** Exercise details **
Scan the entries below for the word "ovale", then copy each line that holds it.

** Records for the exercise **
..............................
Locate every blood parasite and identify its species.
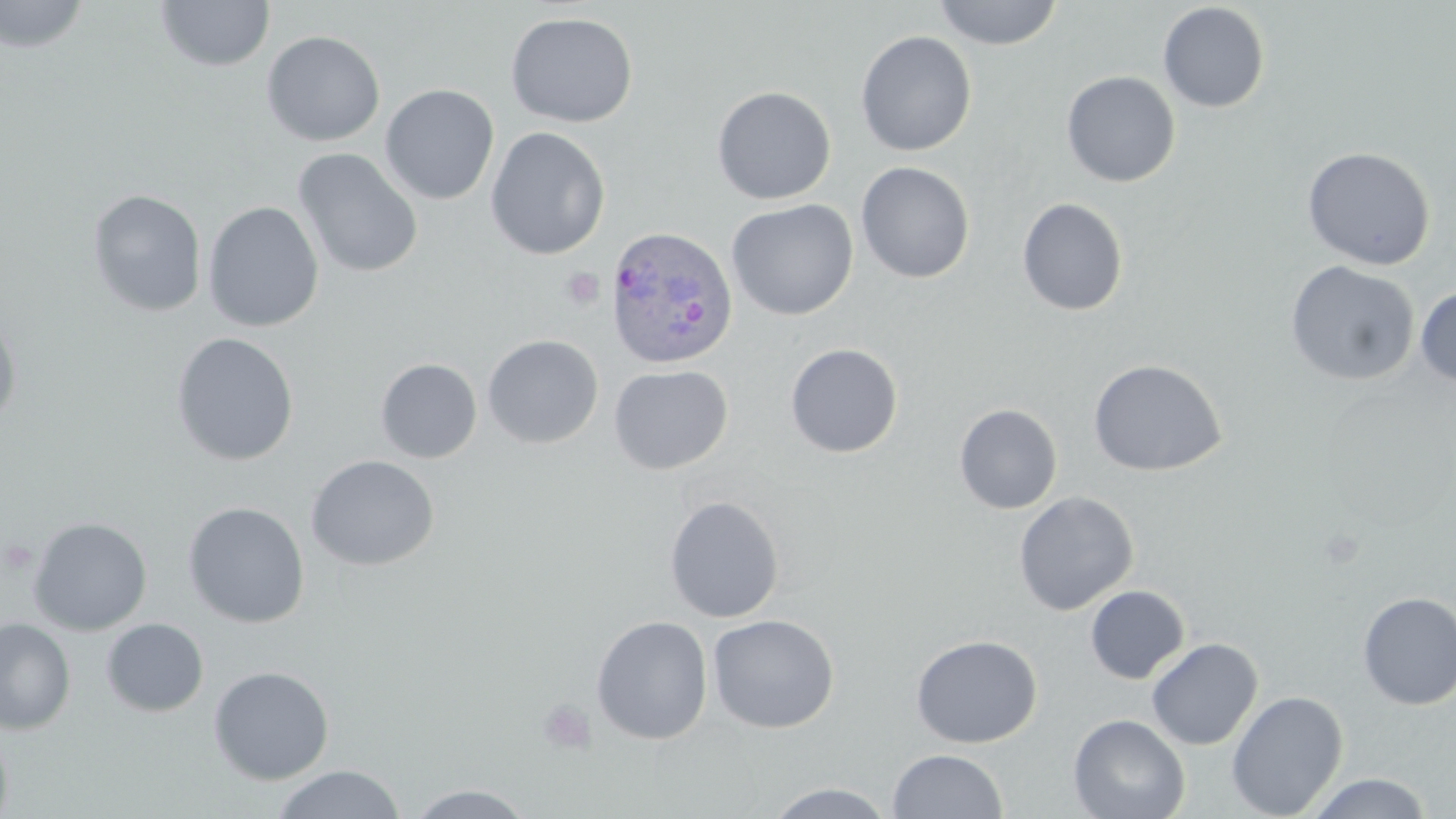

Approximate bounding boxes as (x1,y1)-(x2,y2) corner pairs in pixels.
Plasmodium ovale-infected red blood cells: (604,225)-(738,371).
No Plasmodium falciparum, Plasmodium malariae, Plasmodium vivax, Babesia divergens, or Trypanosoma brucei observed.

slide_level_diagnosis: Plasmodium ovale
field_of_view: single
stain: May-Grünwald-Giemsa
modality: optical microscopy
platelet_locations: 'approximate bounding boxes as (x1,y1)-(x2,y2) corner pairs in pixels: (561,267)-(604,310), (536,697)-(598,756)'
magnification: 1000x
preparation: thin blood smear
uninfected_red_blood_cell_locations: 'approximate bounding boxes as (x1,y1)-(x2,y2) corner pairs in pixels: (0,0)-(91,53), (932,0)-(1063,50), (155,1)-(275,72), (1158,2)-(1270,113), (505,11)-(638,128), (262,30)-(386,146), (855,30)-(977,157), (1061,70)-(1181,187), (380,84)-(500,205), (711,85)-(836,205), (485,127)-(611,260), (1302,146)-(1435,270), (292,147)-(423,278), (856,161)-(975,284), (87,189)-(207,317), (1016,197)-(1129,316), (726,199)-(858,320), (203,201)-(324,332), (1284,260)-(1420,386), (1415,286)-(1456,386), (0,311)-(22,428), (170,332)-(299,466), (482,334)-(603,449), (785,343)-(903,457), (375,358)-(482,463), (1088,359)-(1228,477), (608,364)-(733,475), (954,404)-(1062,514), (306,454)-(439,571), (1013,491)-(1139,615), (664,495)-(784,623), (183,501)-(310,628), (28,516)-(152,635), (1085,585)-(1189,684), (1357,591)-(1456,711), (707,614)-(839,734), (591,615)-(712,744), (0,617)-(76,735), (101,618)-(209,718), (911,634)-(1043,748), (1146,637)-(1263,750), (209,665)-(334,785), (1226,690)-(1348,818), (1068,713)-(1190,819), (0,726)-(13,819), (887,749)-(1008,818), (272,765)-(405,819), (1305,772)-(1433,818), (764,781)-(897,818), (405,784)-(538,818)'
image_size: 1456×819 pixels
..............................
** Exercise output **
Plasmodium ovale-infected red blood cells: (604,225)-(738,371).
slide_level_diagnosis: Plasmodium ovale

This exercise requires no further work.